The guidelines concerning the use of VAR state that in order to use it reverse a call (or non-call) on the field, a “clear and obvious” error must have taken place, and it is very difficult to argue that was genuinely the case when Seth Sinovic was retroactively shown the red card—and a penalty kick awarded to LAFC—after VAR review of his goal line block in the second half. Even if the ball did in fact hit Sinovic’s arm rather than his chest, another factor to consider is whether or not he would not have had enough time to pull his arm out of the way on a point-blank play.
Put another way, not only should it need to be “clear and obvious” that Sinovic had in fact handled, rather than chested, the ball, it should also need to be clear and obvious that his doing so was arm-to-ball, not ball-to-arm. Yet the available video evidence just does not support those conclusions in a “clear and obvious” manner.
Compounding concerns is that the review itself was extremely quick and seemingly cursory, lasting a relatively short amount of time. This should raise the question of what exactly center referee Allen Chapman saw that caused him to arrive so quickly at so decisive a conclusion—according to the Kansas City Star’s Sam McDowell, Chapman told Sinovic that it was “100 percent a handball”—and especially in a Decision Day match between the then-top two teams in the Western Conference.
Finally, as my TBT colleague Chad Smith pointed out in the game thread, Sporting KC has every incentive to appeal Sinovic’s red card. Each team is allotted a couple of such challenges each season, and considering the impending depth crisis at fullback for the club’s first playoff game with both Jimmy Medranda and Cristian Lobato out for the season, and Jaylin Lindsey scheduled to depart for U-20 national team duty, I would be positively stunned if the team didn’t appeal Sinovic’s suspension. Any appeal may well come to naught, but there will probably be no better time to at least try.
There are no more excuses
For a nice change of pace, Sporting Kansas City seems to have finally peaked at the right time, with three impressive wins in a row against Vancouver, FC Dallas, and LAFC after a disappointing home draw against the decidedly not-playoff bound LA Galaxy. As a result of this nine-point surge, the club will not only avoid the dreaded knockout game that has been the bane of its existence for the past four years, it will enjoy home field advantage up until the MLS Cup final (should the club make it that far).

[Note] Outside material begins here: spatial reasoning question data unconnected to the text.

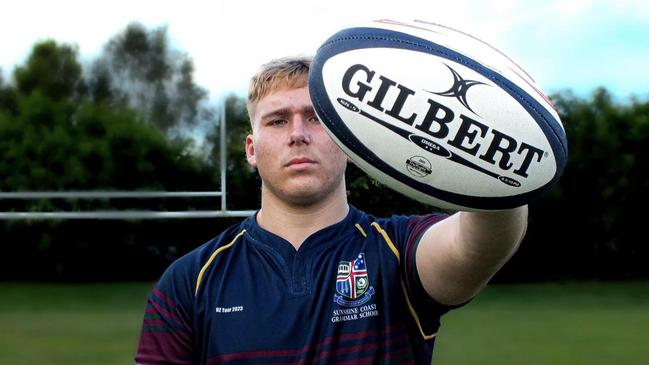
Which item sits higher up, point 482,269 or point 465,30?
point 465,30

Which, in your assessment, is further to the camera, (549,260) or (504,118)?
(549,260)

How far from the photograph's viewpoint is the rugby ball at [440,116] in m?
1.83

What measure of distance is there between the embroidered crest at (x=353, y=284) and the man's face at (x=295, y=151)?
16 centimetres

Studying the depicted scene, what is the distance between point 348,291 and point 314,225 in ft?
0.58

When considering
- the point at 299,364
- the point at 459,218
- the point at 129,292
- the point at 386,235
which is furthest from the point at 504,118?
the point at 129,292

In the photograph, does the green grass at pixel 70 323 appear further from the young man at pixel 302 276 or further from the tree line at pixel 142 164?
the young man at pixel 302 276

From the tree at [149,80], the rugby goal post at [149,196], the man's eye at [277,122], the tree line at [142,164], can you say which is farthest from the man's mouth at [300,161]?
the tree at [149,80]

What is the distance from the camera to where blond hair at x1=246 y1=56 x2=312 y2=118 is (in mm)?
2176

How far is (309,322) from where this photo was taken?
2094 mm

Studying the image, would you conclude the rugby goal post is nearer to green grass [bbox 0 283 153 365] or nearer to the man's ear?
green grass [bbox 0 283 153 365]

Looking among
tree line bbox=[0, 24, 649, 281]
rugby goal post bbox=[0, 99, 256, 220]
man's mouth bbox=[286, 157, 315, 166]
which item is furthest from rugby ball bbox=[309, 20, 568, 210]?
tree line bbox=[0, 24, 649, 281]

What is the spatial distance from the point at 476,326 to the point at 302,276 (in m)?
8.53

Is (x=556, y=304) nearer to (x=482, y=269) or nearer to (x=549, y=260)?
(x=549, y=260)

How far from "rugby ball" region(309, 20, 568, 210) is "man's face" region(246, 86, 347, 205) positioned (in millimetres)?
133
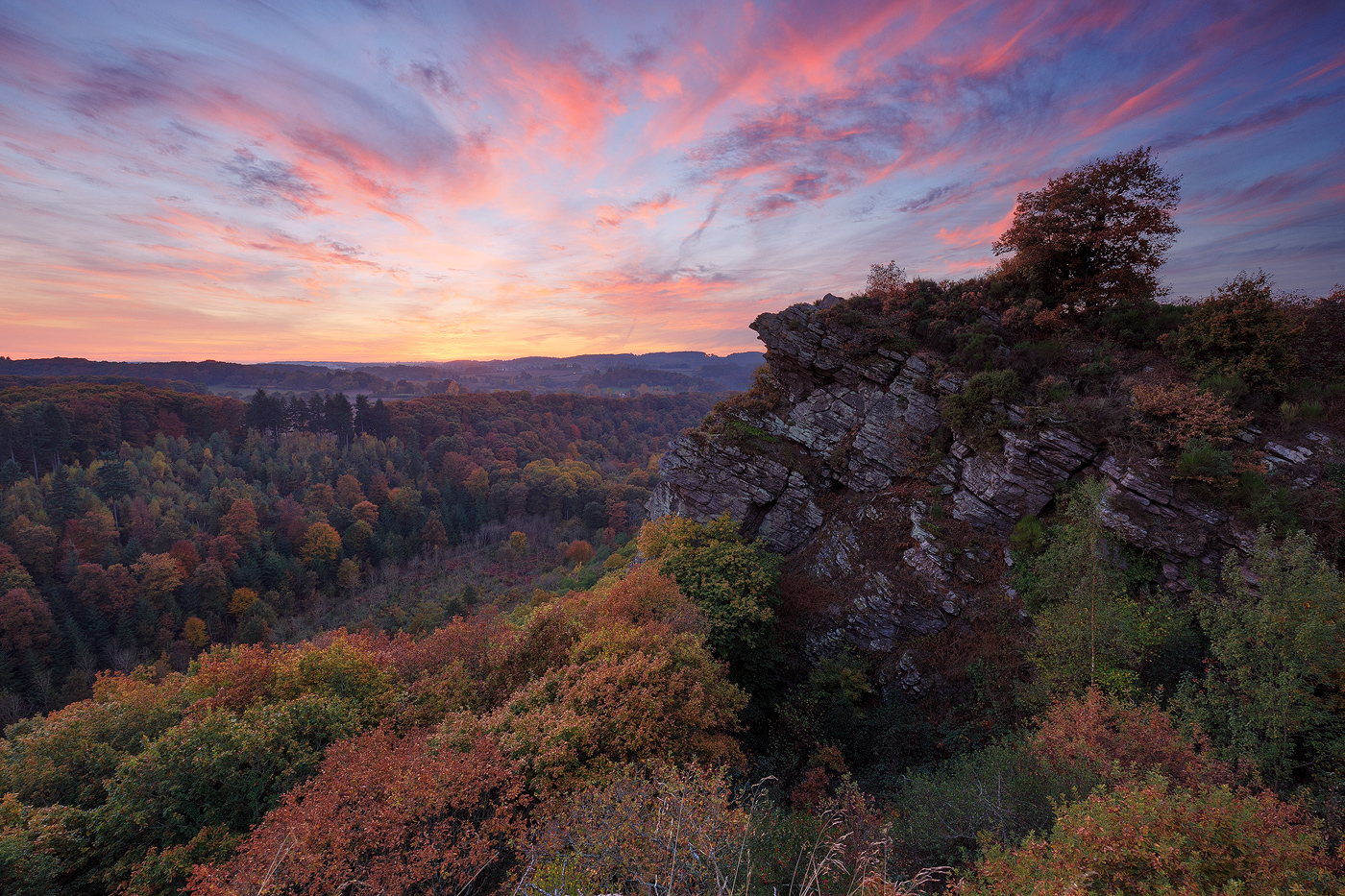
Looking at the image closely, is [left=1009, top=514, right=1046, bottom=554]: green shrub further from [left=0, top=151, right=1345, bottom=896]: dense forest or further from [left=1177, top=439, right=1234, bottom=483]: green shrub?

Aside from the aforementioned depth crisis at fullback, the team’s core is all intact and healthy. There may be a question about Graham Zusi’s fitness after he came up injured at the end of this past game, but his durability at this point in his career is unimpeachable, and it would take a genuinely serious injury to keep him out of any playoff match.
Finally, SKC’s Western Conference rivals do not seem to be in the same vein of good form as the boys in blue. FC Dallas followed up its spectacular 3-0 home loss to SKC by managing to lose to the conference punchline Colorado Rapids, LAFC came into this past match having coughed up a 2-0 lead to the Whitecaps to tie 2-2, and second-place Seattle needed two late goals to avoid an embarrassing loss to the hot mess that is the 2018 San Jose Earthquakes.
All of this is to say: many of the biggest factors (rest, home field advantage, opposing team form) are finally in Sporting KC’s favor for the first time in years. Yes, another major officiating error like the ones that marred the recent matches against both LA-based clubs could happen. But the team’s fortunes are firmly in its control, and a fifth quick exit in a row from the playoffs should be seen by club and fans alike as an unacceptable result.